Piero dell'Aversana, il 58enne morto ieri in un tragico incidente con il deltaplano
I Carabinieri della compagnia locale e i tecnici specializzati stanno concentrando gli accertamenti sulla situazione meteorologica mutata in modo repentino. Secondo le prime ricostruzioni svolte dagli inquirenti, infatti, l’uomo – originario di Napoli ma residente a San Donato Val di Comino – era decollato regolarmente dall’altopiano del paese. Poco dopo il decollo, però, un improvviso e violento nubifragio della durata di pochissimi minuti avrebbe reso il mezzo totalmente ingovernabile. Le forti raffiche di vento avrebbero spinto il deltaplano fuori rotta in via Le Forme, facendolo impigliare nei cavi da 20.000 volt. Il velivolo è stato posto sotto sequestro per escludere eventuali cedimenti strutturali o guasti tecnici precedenti all’impatto.

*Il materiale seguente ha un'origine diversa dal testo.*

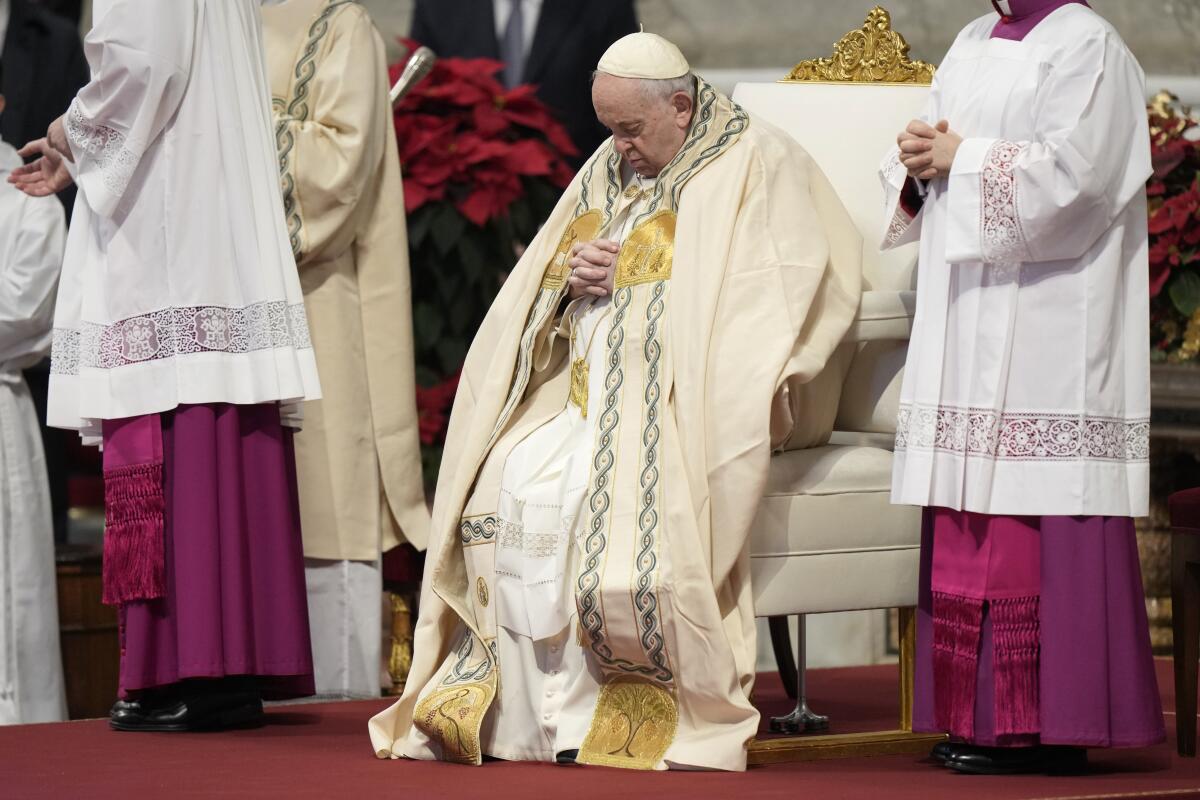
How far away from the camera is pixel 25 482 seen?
6.02m

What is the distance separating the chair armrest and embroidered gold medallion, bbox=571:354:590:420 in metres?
0.55

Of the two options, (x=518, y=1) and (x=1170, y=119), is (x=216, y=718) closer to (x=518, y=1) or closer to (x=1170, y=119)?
(x=1170, y=119)

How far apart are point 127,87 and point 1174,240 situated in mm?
2920

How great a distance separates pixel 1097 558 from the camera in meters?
4.23

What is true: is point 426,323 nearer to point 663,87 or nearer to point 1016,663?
point 663,87

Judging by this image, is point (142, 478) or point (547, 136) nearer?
point (142, 478)

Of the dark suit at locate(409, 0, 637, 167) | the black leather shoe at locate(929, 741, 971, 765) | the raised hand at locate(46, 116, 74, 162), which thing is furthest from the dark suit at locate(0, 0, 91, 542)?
the black leather shoe at locate(929, 741, 971, 765)

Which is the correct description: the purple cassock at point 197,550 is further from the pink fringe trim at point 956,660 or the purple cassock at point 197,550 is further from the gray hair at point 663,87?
the pink fringe trim at point 956,660

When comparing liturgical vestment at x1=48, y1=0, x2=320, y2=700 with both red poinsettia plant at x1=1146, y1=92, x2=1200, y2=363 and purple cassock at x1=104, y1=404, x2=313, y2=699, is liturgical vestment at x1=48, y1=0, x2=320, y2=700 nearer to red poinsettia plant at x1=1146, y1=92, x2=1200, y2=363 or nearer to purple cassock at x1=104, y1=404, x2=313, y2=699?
purple cassock at x1=104, y1=404, x2=313, y2=699

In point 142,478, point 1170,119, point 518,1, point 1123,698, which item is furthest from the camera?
point 518,1

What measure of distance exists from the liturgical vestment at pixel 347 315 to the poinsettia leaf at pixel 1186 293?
211 cm

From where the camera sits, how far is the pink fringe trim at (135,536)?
4.94 m

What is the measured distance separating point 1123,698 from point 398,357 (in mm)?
2368

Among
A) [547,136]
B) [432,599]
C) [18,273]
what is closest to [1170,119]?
[547,136]
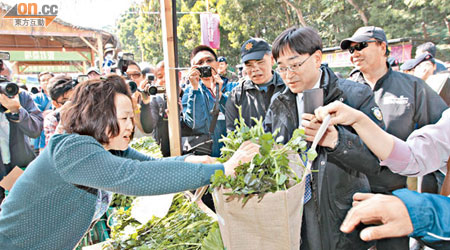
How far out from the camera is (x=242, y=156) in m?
1.10

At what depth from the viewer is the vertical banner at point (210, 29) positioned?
40.2 feet

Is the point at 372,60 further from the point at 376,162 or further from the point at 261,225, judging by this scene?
the point at 261,225

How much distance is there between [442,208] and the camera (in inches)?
32.2

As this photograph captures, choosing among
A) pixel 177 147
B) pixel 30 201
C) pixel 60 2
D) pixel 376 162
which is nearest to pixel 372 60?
pixel 376 162

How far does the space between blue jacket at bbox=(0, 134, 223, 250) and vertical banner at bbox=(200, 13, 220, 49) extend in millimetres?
11458

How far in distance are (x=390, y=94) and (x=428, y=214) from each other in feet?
5.77

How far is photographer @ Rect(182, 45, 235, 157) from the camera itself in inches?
114

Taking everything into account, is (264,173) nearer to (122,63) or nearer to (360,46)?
(360,46)

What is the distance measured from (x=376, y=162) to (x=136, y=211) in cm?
136

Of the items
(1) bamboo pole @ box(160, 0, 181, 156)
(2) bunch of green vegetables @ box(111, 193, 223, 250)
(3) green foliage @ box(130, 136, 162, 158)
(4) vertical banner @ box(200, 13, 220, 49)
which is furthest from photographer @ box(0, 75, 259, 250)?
(4) vertical banner @ box(200, 13, 220, 49)

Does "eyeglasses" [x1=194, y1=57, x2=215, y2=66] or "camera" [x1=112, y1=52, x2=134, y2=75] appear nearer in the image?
"eyeglasses" [x1=194, y1=57, x2=215, y2=66]

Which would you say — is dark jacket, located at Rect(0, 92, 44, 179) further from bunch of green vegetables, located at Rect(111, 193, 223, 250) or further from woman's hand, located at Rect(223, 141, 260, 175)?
woman's hand, located at Rect(223, 141, 260, 175)

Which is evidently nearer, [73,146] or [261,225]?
[261,225]

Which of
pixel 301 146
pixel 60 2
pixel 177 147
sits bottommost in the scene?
pixel 177 147
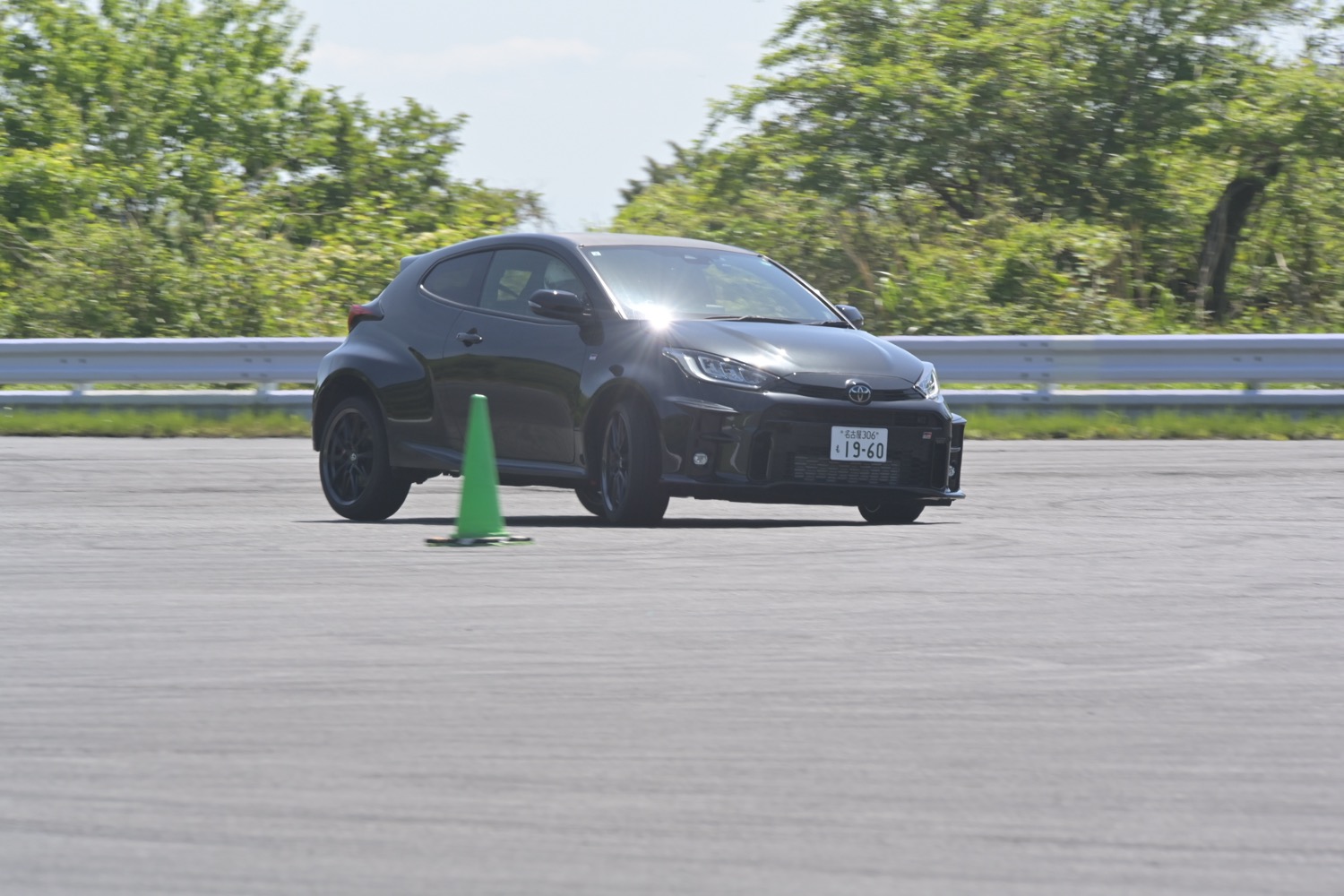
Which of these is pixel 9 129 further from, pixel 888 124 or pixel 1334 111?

La Procura di Cassino, intanto, ha aperto un fascicolo d’indagine sul caso. La salma del 58enne si trova attualmente presso l’obitorio a disposizione dell’autorità giudiziaria, che nelle prossime ore affiderà l’incarico per l’esame autoptico. Per questa ragione la data ufficiale dei funerali non è stata ancora fissata, in attesa del nulla osta definitivo per la restituzione del corpo alla famiglia.
La notizia ha gettato nello sconforto sia la comunità di Atina che quella di San Donato Val di Comino, dove Piero era un frequentatore assiduo e un grande appassionato di volo libero. Molti residenti e colleghi piloti lo ricordano come un volatore esperto e prudente. I sindaci dei comuni coinvolti hanno espresso profondo cordoglio alla famiglia della vittima per una fatalità imprevedibile che ha trasformato un pomeriggio di passione in una tragedia collettivo.